V.F. c. Compagnie A, 2025 QCTAT 3937

Date de décision: 22/09/2025

Mots-clés: Agressions sexuelles, Article 123.15 LNT, Article 35.1 LITAT, Article 81.19 LNT, Attouchements, Boulangère, Décision favorable à la travailleuse, Faveurs sexuelles, Harcèlement psychologique, Harcèlement sexuel, Loi instituant le Tribunal administratif du travail, Mythes, Politique contre le harcèlement, Préjugés, Règles de preuve et de procédure du Tribunal administratif du travail, Stéréotypes, Textos, Viol

La travailleuse, qui occupait un poste à la cuisine dans une boulangerie artisanale, a déposé une une plainte en vertu de l’article 123.6 de la LNT pour harcèlement psychologique de la part du propriétaire de l’entreprise et du directeur des opérations.

Le Tribunal retient ce qui suit de la preuve: Les massages, les contacts physiques et les tapes sur les fesses sont des gestes inacceptables en milieu de travail et le propriétaire ne pouvait se croire autorisé à les commettre. Une personne raisonnable placée dans les mêmes circonstances conclurait au caractère vexatoire de ces conduites. Quant au directeur des opérations, la travailleuse dépose des captures d’écran de messages texte qu’ils ont échangés et les messages texte corroborent la version de la victime quant aux avances et aux demandes de faveurs sexuelles non sollicitées ni désirées qu’elle a reçues pendant plusieurs mois.
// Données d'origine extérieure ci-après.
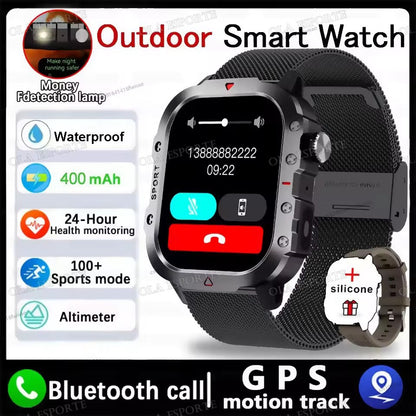 2025 New SmartWatch Men For Women Militray Outdoor GPS Track Sport Watches Heart Rate Sleep Waterproof Smart Watch IOS Android
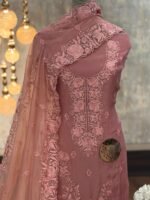 Embroidered Organza silk kurta & dupatta - Image 2
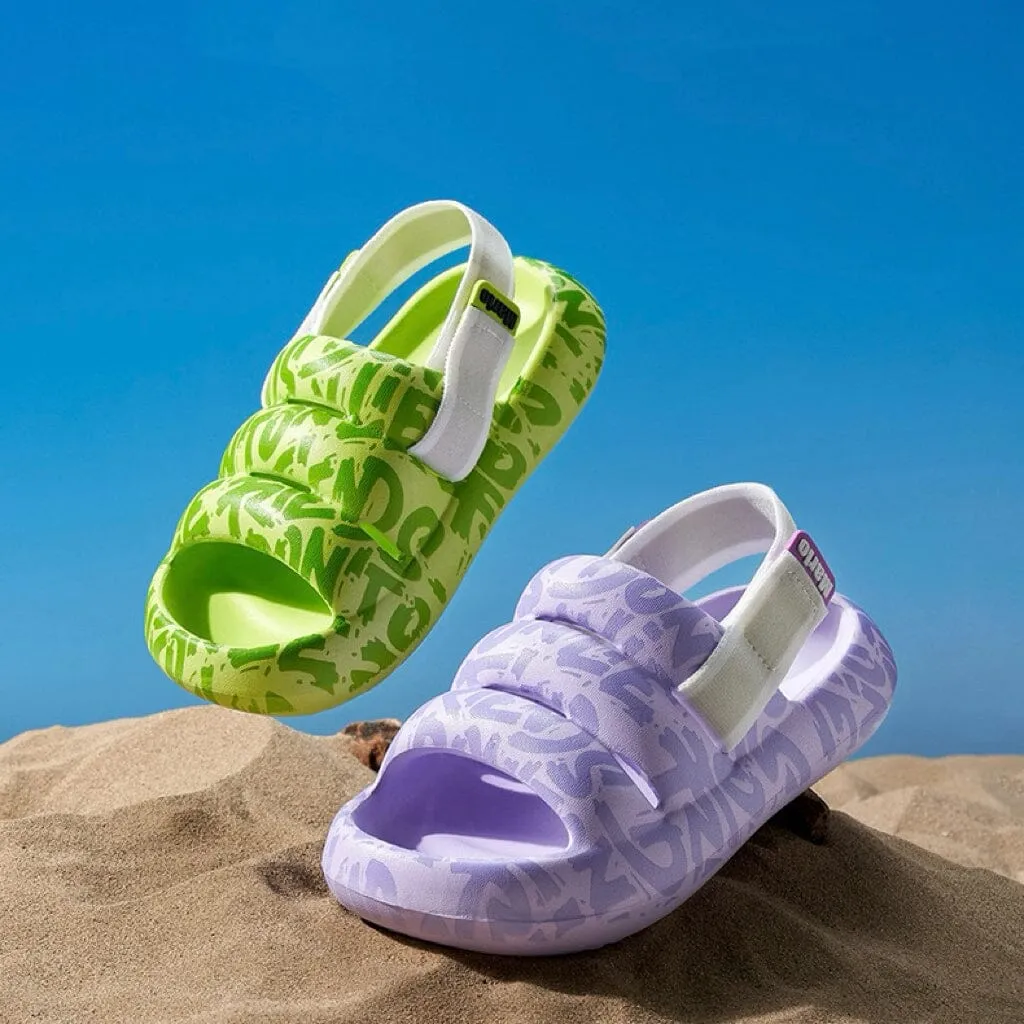 Cheerful Mario Beach Sandals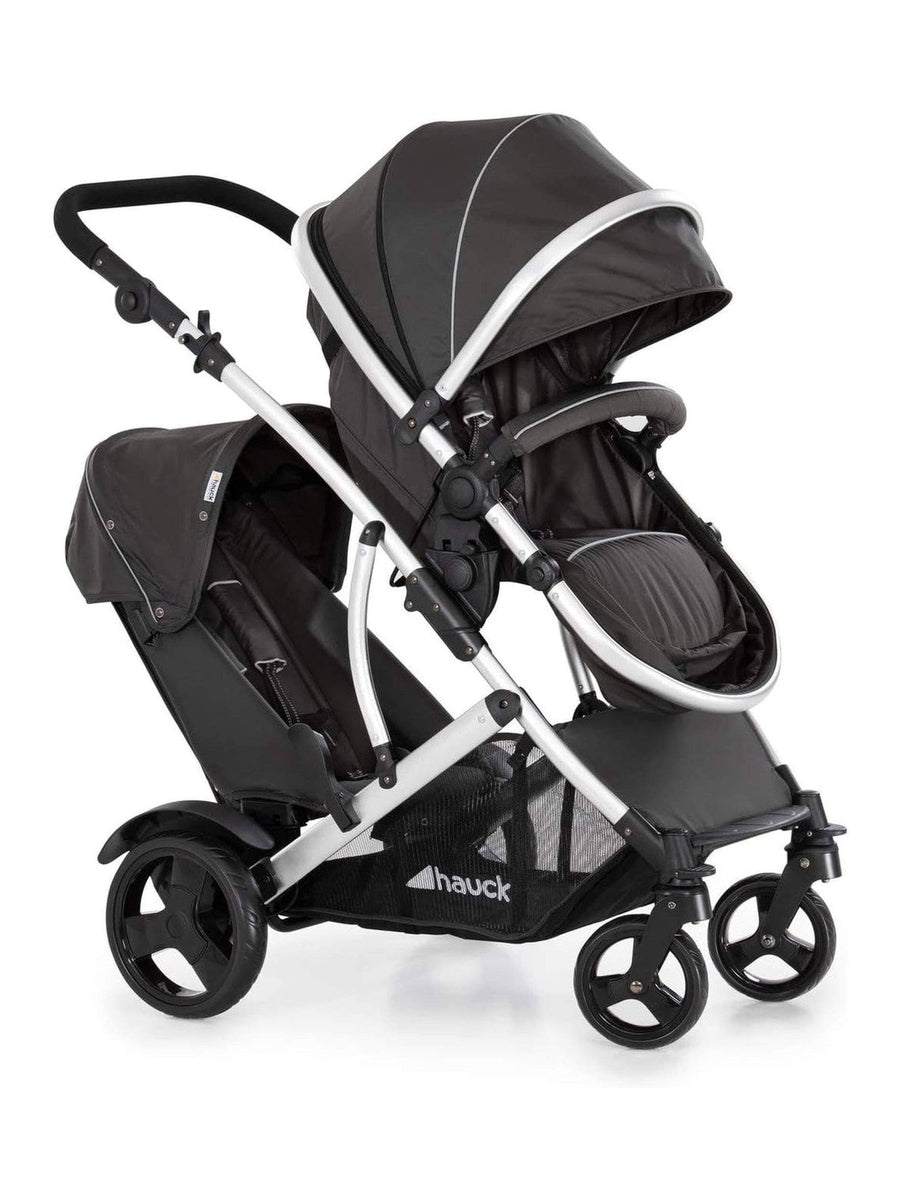 Hauck Duett 2 Tandem Pushchair Black – 2 in 1 Double Stroller for Newborn and Toddler Hauck Mama's Joy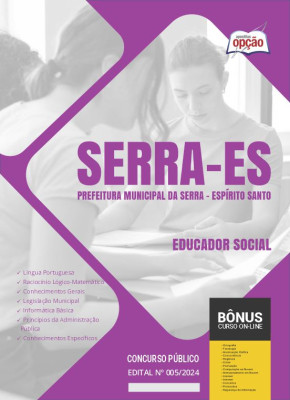 Apostila Prefeitura de Serra - ES em PDF - Educador Social 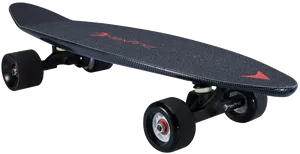 Electric Skateboard Black Red Accents PNG Image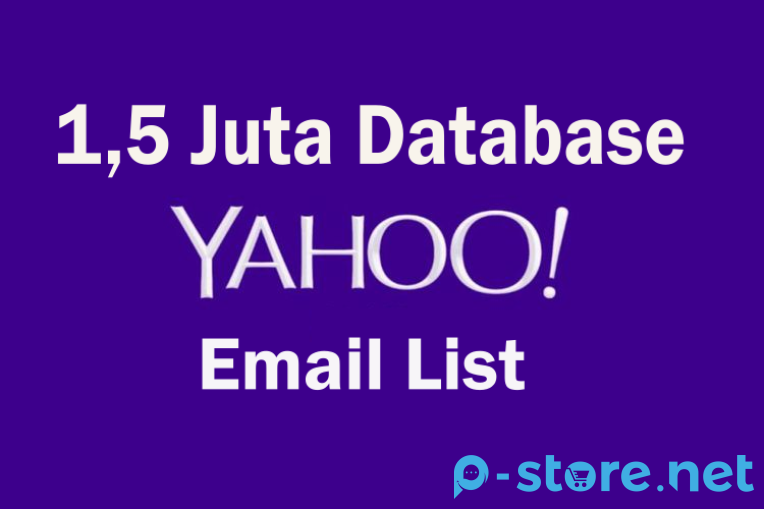 Database 1,5 Juta Yahoo Email List Aktif 2022 Fresh Scrape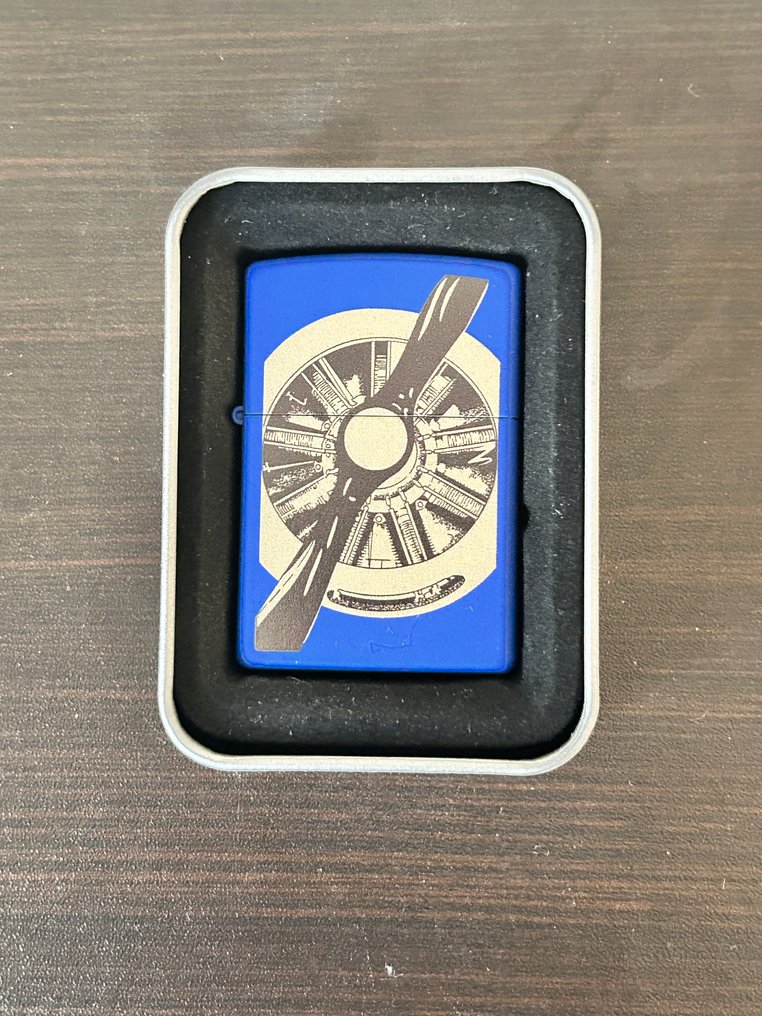 Zippo - A18-The origin of flight blue matt zippo - No Reserve Price - Lighter - Steel #1.0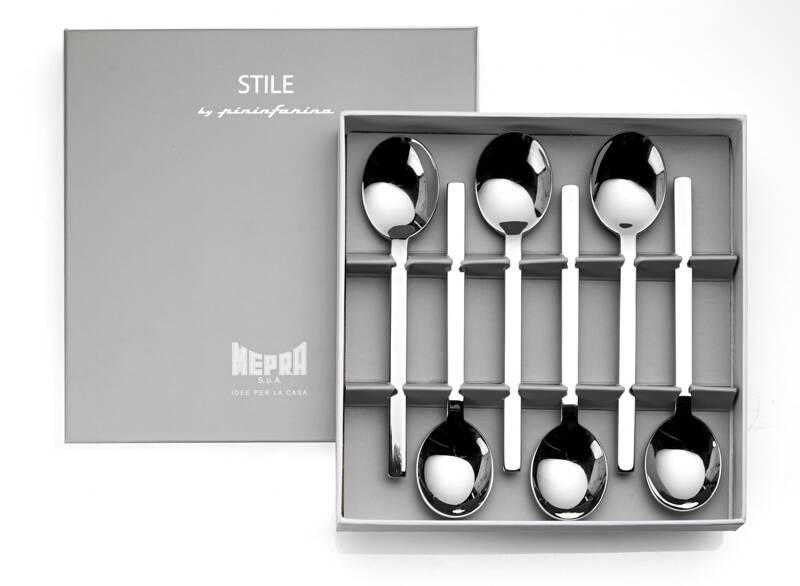 Mepra -Zestaw łyżeczek do kawy 6el. Gift, Stile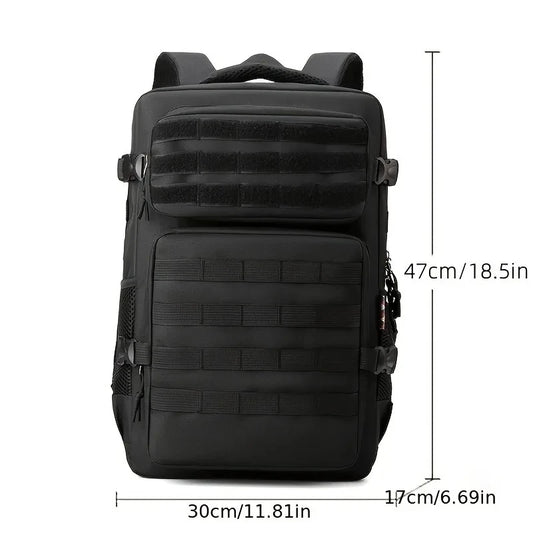 Men’s Tactical Camouflage Backpack - Large Capacity Multi-Layer Outdoor Hiking & Camping Pack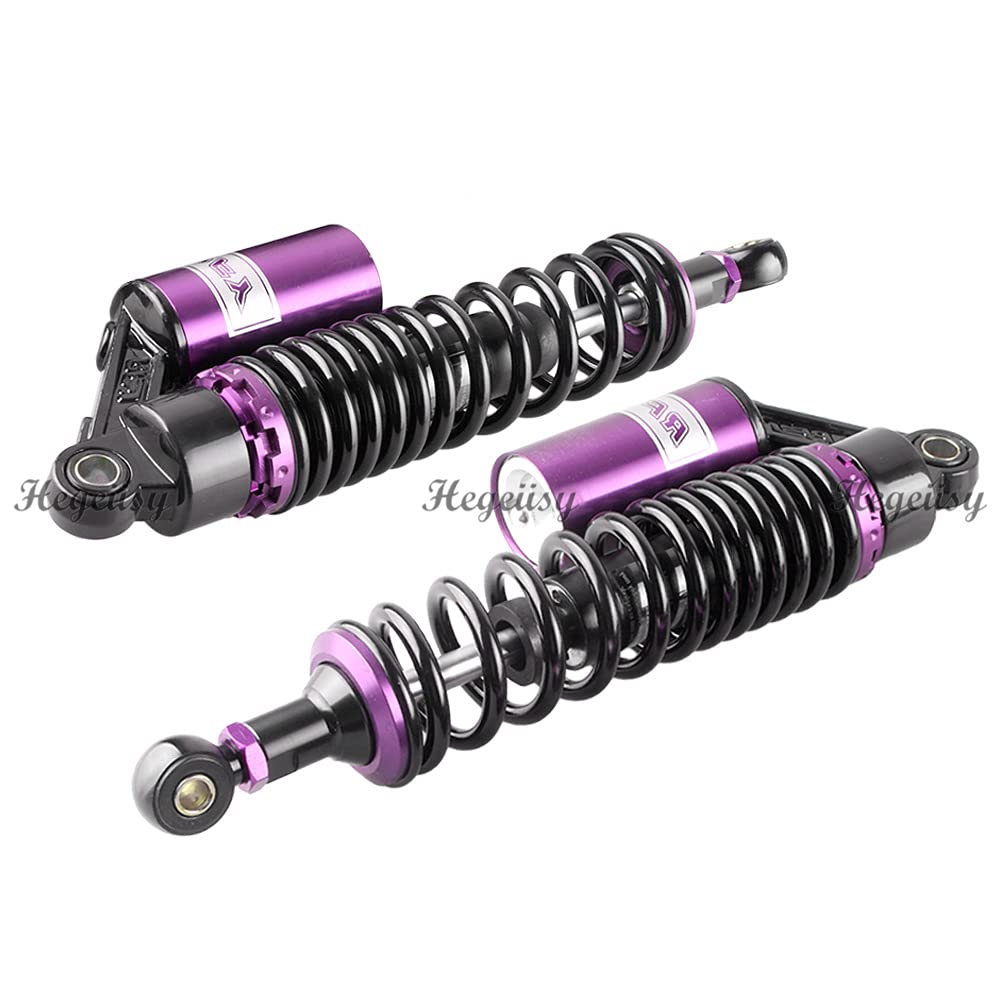 Hegeiisy 320mm 12.5 Zoll 7mm Feder Universal Motorrad Stoßdämpfer Hinterradaufhängung ATV Quad Roller Dirt Bike Für CBR600 CBR400 CB500 YZF XC EXC XCF Schwarze Violett Hegeiisy 320mm 12.5 Zoll 7mm Feder Universal Motorrad Stoßdämpfer Hinterradaufhängung ATV Quad Roller Dirt Bike Für CBR600 CBR400 CB500 YZF XC EXC XCF Schwarze Violett von Hegeiisy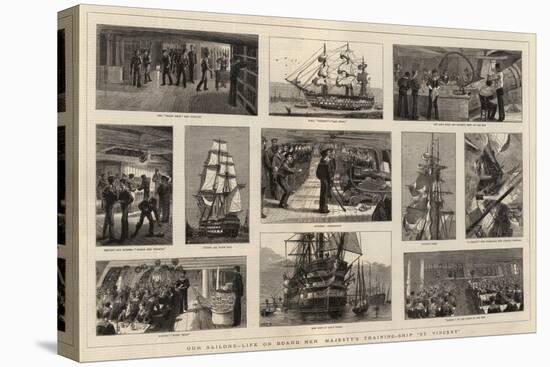Our Sailors, Life on Board Her Majesty's Training-Ship St Vincent-William Edward Atkins-Stretched Canvas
Ses messages contiennent des demandes et des avances sexuelles explicites et répétées qui n’ont rien à voir avec la relation saine entre collègues qu’il prétend avoir eu avec la travailleuse. La conduite du directeur ne peut faire l’objet d’une interprétation et la protection que confère la loi s’applique à l’égard des conduites survenant sur les lieux du travail, mais aussi à l’extérieur lorsqu’il est possible de les rattacher au travail d’une manière ou d’une autre. La preuve démontre que la majorité des conduites vexatoires évoquées sont survenues dans l’un de ces contextes et relèvent donc du milieu de travail et le fait de continuer à demander des rapports sexuels, malgré l’absence de réceptivité et l’évitement de la plaignante, démontre le caractère hostile des gestes.

La victime rapporte également que le directeur la touchait aux fesses et aux seins lorsqu’ils étaient au travail et elle soutient aussi avoir subi des agressions sexuelles avec pénétration. Les prétentions de l’employeur quant à l’absence de crédibilité de la plaignante s’appuient essentiellement sur des mythes et des stéréotypes ayant cours dans les cas de violence à caractère sexuel. Sur cette question, le Tribunal explique que le législateur a modifié la LITAT pour y introduire une présomption de non-pertinence de plusieurs faits en lien avec ces mythes. En affirmant qu’il est normal qu’une victime d’agressions sexuelles dénonce la situation pour assurer sa sécurité, l’employeur répète le mythe voulant que les véritables victimes d’agressions sexuelles signalent l’incident à la première occasion. Selon lui, la crédibilité d’une plaignante est entachée par une déclaration tardive. Le Tribunal ne tient pas compte de ces arguments et la preuve des agressions subies par la travailleuse est établie, celle-ci a donc prouvé, de façon prépondérante, les comportements, les gestes et les propos hostiles et non désirés de la part de son supérieur immédiat. Le caractère vexatoire de ces conduites paraîtrait comme une évidence pour toute personne raisonnable placée en pareille situation. Finalement, les gestes ont porté atteinte à la dignité et à l’intégrité de la plaignante et le milieu de travail est devenu néfaste du fait des conduites vexatoires.

L’employeur n’a pas pris les moyens raisonnables pour prévenir et faire cesser le harcèlement lorsque celui-ci a été porté à sa connaissance et le fait d’avoir présenté une politique à cet égard et de l’avoir rendue accessible aux personnes salariées ne permet pas de conclure qu’il a pris des moyens raisonnables de prévention. Pour prévenir le harcèlement, l’employeur devait à tout le moins s’abstenir de commettre du harcèlement et au surplus, c’est le propriétaire qui, le premier, a harcelé la travailleuse. Quand l’employeur a été précisément informé des conduites vexatoires du directeur, il a continué de banaliser la situation ou d’en faire porter la responsabilité à la victime. La plainte de la travailleuse est accueillie.